(What the task requires)
Take the lines from the one with "Giraffe Four" through the end of the material below and repeat them exactly, dropping every picture.

(The data)
* * * * * * *
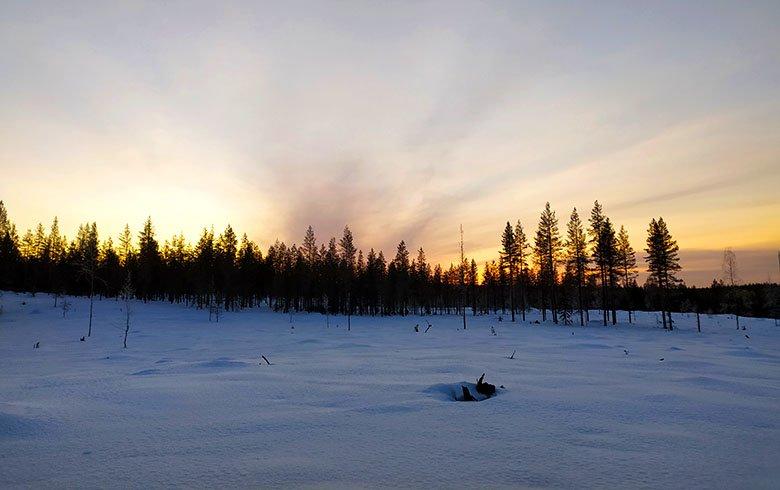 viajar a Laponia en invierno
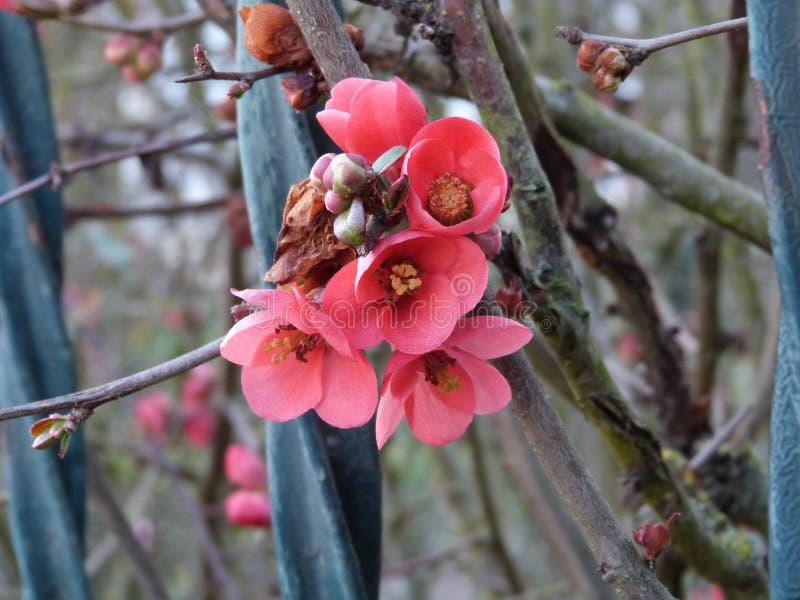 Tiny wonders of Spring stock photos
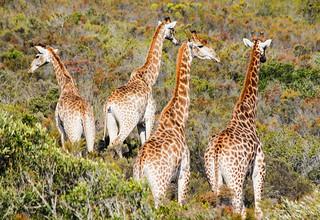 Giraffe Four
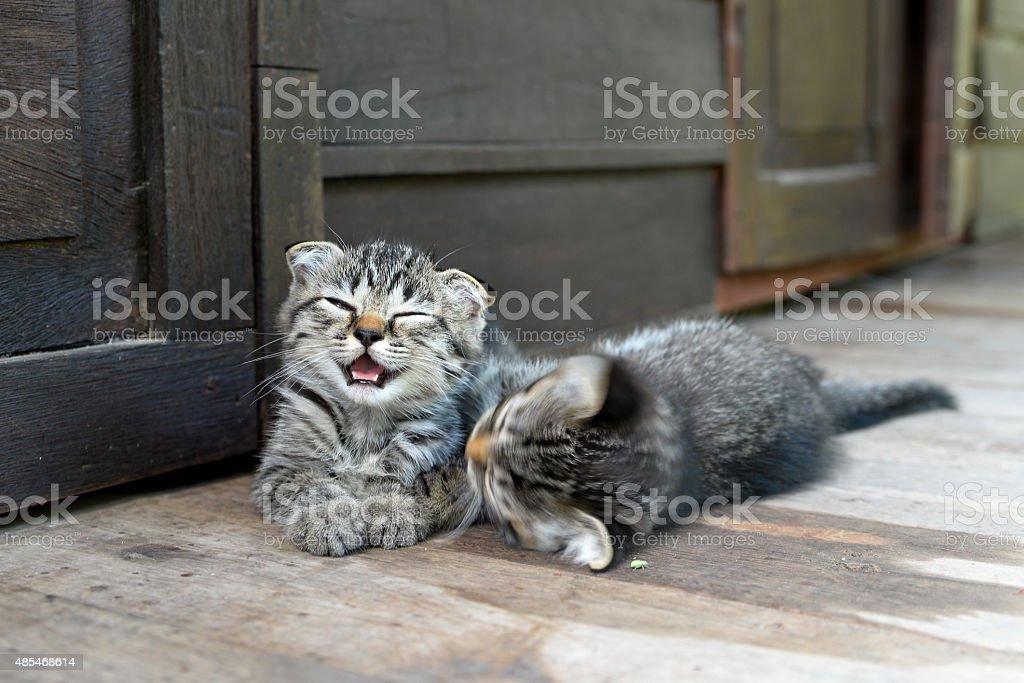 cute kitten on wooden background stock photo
* * * * * * *
(Written reply)
 Giraffe Four
 cute kitten on wooden background stock photo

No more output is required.